→ **EXERCISE DATA**:
........
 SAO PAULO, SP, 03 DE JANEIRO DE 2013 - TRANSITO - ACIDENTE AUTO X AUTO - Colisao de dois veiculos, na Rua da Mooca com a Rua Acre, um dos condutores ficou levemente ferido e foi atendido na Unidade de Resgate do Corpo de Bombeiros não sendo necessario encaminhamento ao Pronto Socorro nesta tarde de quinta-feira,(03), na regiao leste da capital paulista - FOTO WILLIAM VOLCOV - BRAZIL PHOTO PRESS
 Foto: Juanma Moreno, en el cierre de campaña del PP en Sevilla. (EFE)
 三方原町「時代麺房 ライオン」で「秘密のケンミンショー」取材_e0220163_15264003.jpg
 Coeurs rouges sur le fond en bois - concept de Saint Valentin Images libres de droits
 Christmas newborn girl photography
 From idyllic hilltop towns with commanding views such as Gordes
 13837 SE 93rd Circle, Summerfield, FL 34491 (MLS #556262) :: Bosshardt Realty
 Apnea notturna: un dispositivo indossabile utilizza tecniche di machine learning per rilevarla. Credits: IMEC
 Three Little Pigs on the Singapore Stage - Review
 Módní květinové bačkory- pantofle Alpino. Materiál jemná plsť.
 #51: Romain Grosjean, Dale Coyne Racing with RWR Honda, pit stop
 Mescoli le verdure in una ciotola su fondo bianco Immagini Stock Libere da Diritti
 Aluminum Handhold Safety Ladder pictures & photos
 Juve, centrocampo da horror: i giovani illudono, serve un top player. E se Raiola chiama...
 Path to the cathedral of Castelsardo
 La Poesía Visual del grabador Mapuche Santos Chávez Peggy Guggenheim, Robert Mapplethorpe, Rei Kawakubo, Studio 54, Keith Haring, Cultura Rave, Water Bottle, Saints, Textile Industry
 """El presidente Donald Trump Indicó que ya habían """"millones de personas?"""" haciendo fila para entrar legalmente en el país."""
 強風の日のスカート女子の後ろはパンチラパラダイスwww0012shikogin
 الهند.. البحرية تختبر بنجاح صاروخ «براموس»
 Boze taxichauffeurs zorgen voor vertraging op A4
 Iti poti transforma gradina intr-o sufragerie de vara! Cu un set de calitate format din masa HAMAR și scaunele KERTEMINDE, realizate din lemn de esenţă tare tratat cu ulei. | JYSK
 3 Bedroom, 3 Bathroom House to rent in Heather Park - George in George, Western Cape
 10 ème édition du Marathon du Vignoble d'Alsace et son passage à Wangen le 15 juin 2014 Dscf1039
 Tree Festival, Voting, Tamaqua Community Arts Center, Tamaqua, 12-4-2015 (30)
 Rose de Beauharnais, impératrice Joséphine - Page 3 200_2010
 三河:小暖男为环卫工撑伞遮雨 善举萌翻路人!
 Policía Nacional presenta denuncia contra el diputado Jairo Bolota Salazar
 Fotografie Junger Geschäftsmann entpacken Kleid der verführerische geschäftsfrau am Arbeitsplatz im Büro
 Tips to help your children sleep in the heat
........
→ **WHAT THE TASK REQUIRES**: Gather and copy every line of the data in which the string "with" is found.

→ **RESPONSE AREA**:
 From idyllic hilltop towns with commanding views such as Gordes
 #51: Romain Grosjean, Dale Coyne Racing with RWR Honda, pit stop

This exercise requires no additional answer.